SAN JOSE, CALIFORNIA – Security is harder than everyone thinks, according to Vikram Phatak, founder of NSS Labs, here at NetEvents 2019: Global IT Summit.
This is not surprising because the global cost of cybercrime reached $600 billion in 2018, and is expected to reach $3 trillion by 2020. Current top targets for cybercriminals include government agencies, healthcare industry, and financial industry – where, according to Phatak, “there’s money.”
Thomas Edwards from the US Department of Homeland Security noted that “cybercrimes are driven by profit.” Cybercriminals, for instance, are after personal identification, and then turn this into profit; or are after credential theft, but then again eye to monetize this (credential).
Surprisingly, cybersecurity spending is pegged at only $124 billion in 2019, and only growing to $188.4 billion by 2023.
Phatak noted that there continues to be various issues affecting how companies respond to cyberthreats. There is skills shortage, for instance, with “not enough trained cybersecurity experts”, and labor-intensive solutions requiring these experts. Also, “new attack vectors (force) us to compromise ourselves (since) situational awareness is lacking.” And then “we have to consider where we’re headed – e.g. cloud, IoT, 5G, and what happens when attacks jump from the virtual world to the physical world?”
But exactly because of the layers of issues that coalesce when tackling the cybersecurity landscape that IT experts say cultural change needs to happen to effectively deal with cyberthreats.
According to Michael Levin, CEO and founder of Center for Information Security Awareness, “We’re not training our people about cybersecurity until there’s a problem.” For him, therefore, “how do we create a culture (that is aware of cyberthreats)?”

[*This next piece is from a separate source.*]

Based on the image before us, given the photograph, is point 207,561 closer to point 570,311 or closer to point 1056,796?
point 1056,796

This is because for him, “when you think of cybercrimes, you also need to think of social engineering.” This means that the crime can be done in many ways – e.g. it could be over the phone, over social media, or over emails. “There are so many ways (for cybercrimes to be done), so that you have to come up with mechanisms for employees to be always on the lookout. We need to come up with simple mechanisms to deal with these crimes.”

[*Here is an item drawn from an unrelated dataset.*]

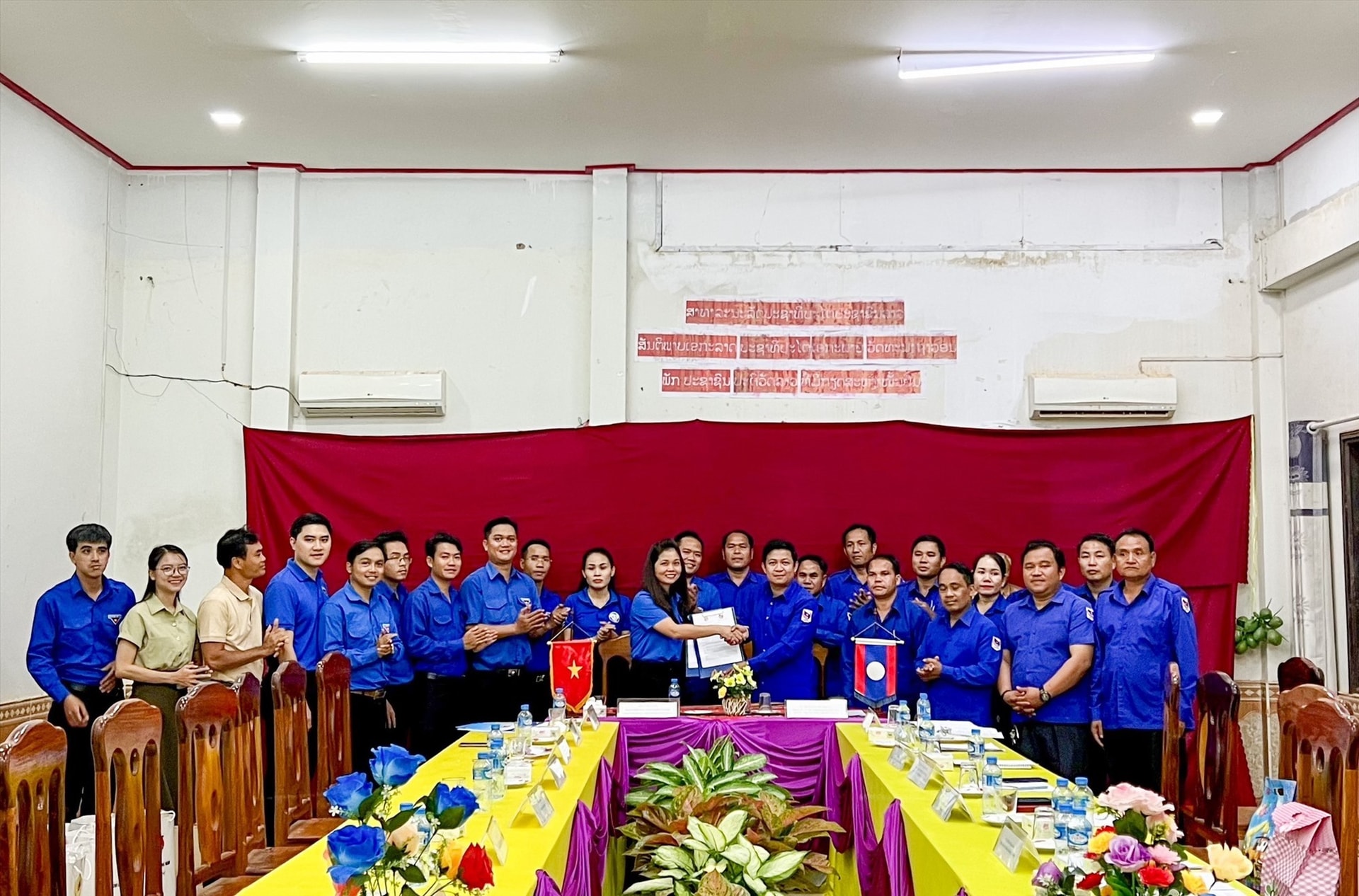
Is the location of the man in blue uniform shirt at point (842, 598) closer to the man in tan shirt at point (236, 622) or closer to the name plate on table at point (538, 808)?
the man in tan shirt at point (236, 622)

Threats could come from various sources, but Levin said that it doesn’t matter where these come from. In the end, “you still have to train your people (how to deal with the threats).”
Ted Ross, CEO and co-founder of SpyCloud, recommends the establishment of a “zero-trust culture”.
“People underestimate cybercriminals’ ability to innovate,” he said, noting that cybercrimes have long been associated with emails. But “fairly sophisticated criminals can access data” so there is a need to teach employees to “treat everyone as an adversary.”
Some of the cyberthreats are actually easy to discern if employees “take it slow.”
Levin, for one, said that people need to heed the “sense of urgency” of an act (e.g. an email). “This forces people to think quickly, and this results in fraud. For instance, we click links and attachments (when we think they’re urgent).,” he said. “Now how do you get people to think, and to slow down.”
For Levin, there is a need to create policies and procedures for this.
Edwards added that “employees need to know that it’s okay to commit mistakes (by having an) open culture.” This way, employees are “transparent with their cyber hygiene.” With the transparency, they are therefore empowered; which will prove beneficial to the company in the long run.
REALISTIC ASSESSMENT OF CAPABILITIES
Paul Kraus, VP for engineering of NetScout Systems Inc., said that companies need to know what they have (their assets). “(It starts with) gathering of inventory of what you have. How valuable is the asset? Secondly, can you monitor? Does the security team even understand what’s out there?”
Edwards from the US Department of Homeland Security similarly noted that without sharing of information between the private and public sectors about cyberthreats, “we’d lose the battle eventually; so information sharing is important.”
Nowadays, “security is like a gym membership,” Phatak said. “You join, but do you really use it?” And in the end, to really deal with cyberthreats, “you need to use this membership.”